CODI Client Side WindowHandler Pattern

Historic Considerations

Until the end of the 1990s web browsers are usually single threaded and only had one window. But in the last years browsers supporting multiple windows or even tab became the standard. Since those days lots of efforts went into uniquely identifying a single browser window on the server side. Sadly browser windows still lack of a native windowId, thus maintaining web application data in @SessionScoped backing beans is still used in most of the cases.

How JSF-2 changed the world

The MyFaces Orchestra community did a good summary about the various ways to handle multiple window support in JSF Applications. Those findings are still valid and up to date, but the environmental conditions have changed slightly since then.

It is easy to pass a windowId around with a POST request, but it gets tricky with GET requests. Due to the new JSF-2 ability to use bookmarkable URLs and deep links, a typical JSF-2 application contains much more GET links than we used to see in JSF-1, thus we have far more href links to cope with.

Standard windowId Handling

With a classical approach we would not be able to simply add a windowId parameter to such links because if the user would open the link in a new browser window or tab, we would carry the windowId - and thus the window scope - over to the new browser tab/window. The classic solution was to omit the windowId for all GET links, but by doing this we would now loose the window scope far too often with JSF-2!

Marios summary also contains a method to prevent this problem by storing a value directly in the browser window via JavaScript. Usually this is rendered and executed in the same page as the user form. See the "Post-render window detection" paragraph for a more detailed description.
The major downside of this solution is that we might already pollute 'foreign' beans (and destroy their information) while rendering the page, which means this is not feasible as general solution.

The new Client Side WindowHandler Pattern

Our new approach works around this issue by introducing a small static html page. In our case it gets served via a small lifecycle interceptor (see ClientSideWindowHandler.java) which only gets invoked for GET requests to JSF pages. This windowhandler html page checks via JavaScript if the window.name is set. If not, we are on a new browser tab / window. In this case a freshly generated windowId - which has previously set into the windowhandler.html by replacing '$$windowIdValue$$' - will be used and set into window.name. The request will be reloaded and the tabs windowId will be transferred to the server via a short living cookie. The ClientSideWindowHandler will unpack the cookie and sets the it's windowId for the current request.

The JSF part

In your JSF application, you don't need to change much apart from activating the ClientSideWindowHandler as <alternatives> in your beans.xml. The links remain unchanged.
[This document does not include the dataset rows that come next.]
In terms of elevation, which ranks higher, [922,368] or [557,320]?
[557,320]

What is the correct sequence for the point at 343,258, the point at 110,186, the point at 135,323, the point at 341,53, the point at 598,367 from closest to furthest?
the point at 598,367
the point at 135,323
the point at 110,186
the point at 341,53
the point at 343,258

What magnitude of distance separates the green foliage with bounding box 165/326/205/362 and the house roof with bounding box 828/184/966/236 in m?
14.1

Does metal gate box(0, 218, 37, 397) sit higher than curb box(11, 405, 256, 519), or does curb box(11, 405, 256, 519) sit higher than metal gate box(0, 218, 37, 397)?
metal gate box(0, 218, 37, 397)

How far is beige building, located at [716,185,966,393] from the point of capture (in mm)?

The windowhandler html part in JavaScript

The windowhandler (for the provided default see 'static/windowhandler.html') is just a small html page which performs the following steps if JavaScript is enabled:

  1. check if the window.name is set in the onload event. If no window.name is present, then we are on a new page. In this case we set the window.name to the value which '$$windowIdValue$$' got replaced to.
  2. set the window.name which now contains the correct windowId into a cookie
  3. reload the destination page by simply setting window.location.reload();

The full page source is a bit more complicated but follows these fundamental principals

Configuration

The ClientSideWindowHandler is implemented as @Alternative. Thus it needs to get activated in a beans.xml:

beans.xml
<beans xmlns="http://java.sun.com/xml/ns/javaee"
       xmlns:xsi="http://www.w3.org/2001/XMLSchema-instance"
       xsi:schemaLocation="http://java.sun.com/xml/ns/javaee http://java.sun.com/xml/ns/javaee/beans_1_0.xsd">

    <alternatives>
        <class>org.apache.myfaces.extensions.cdi.jsf.impl.scope.conversation.ClientSideWindowHandler</class>
    </alternatives>

</beans>

Hint for Weld

If that doesn't work in combination with Weld please check AlternativeConfiguration

Downsides

Having the windowhandler.html site rendered between requests sometimes leads to some 'flickering' if the destination page takes some time to load. The browser first renders our windowhandler and only after that the original page will get loaded.

This effect may be minimized by branding the windowhandler.html page and providing an own one with a bgcolor which matches your application.

For html-5 aware browsers we also got rid of this flickering by storing away a 'screenshot' of the first page in onclick() and immediately restore this 'screenshot' on the intermediate windowhandler.html page. Technically we do this by storing away the <body> and css information into the html5 localStorage and restore them on the intermediate page. We also introduced a WindowConfig which is able to parse a request and decide upon the UserAgent or any other information if a client will get an intermediate page or if he gets the result page directly.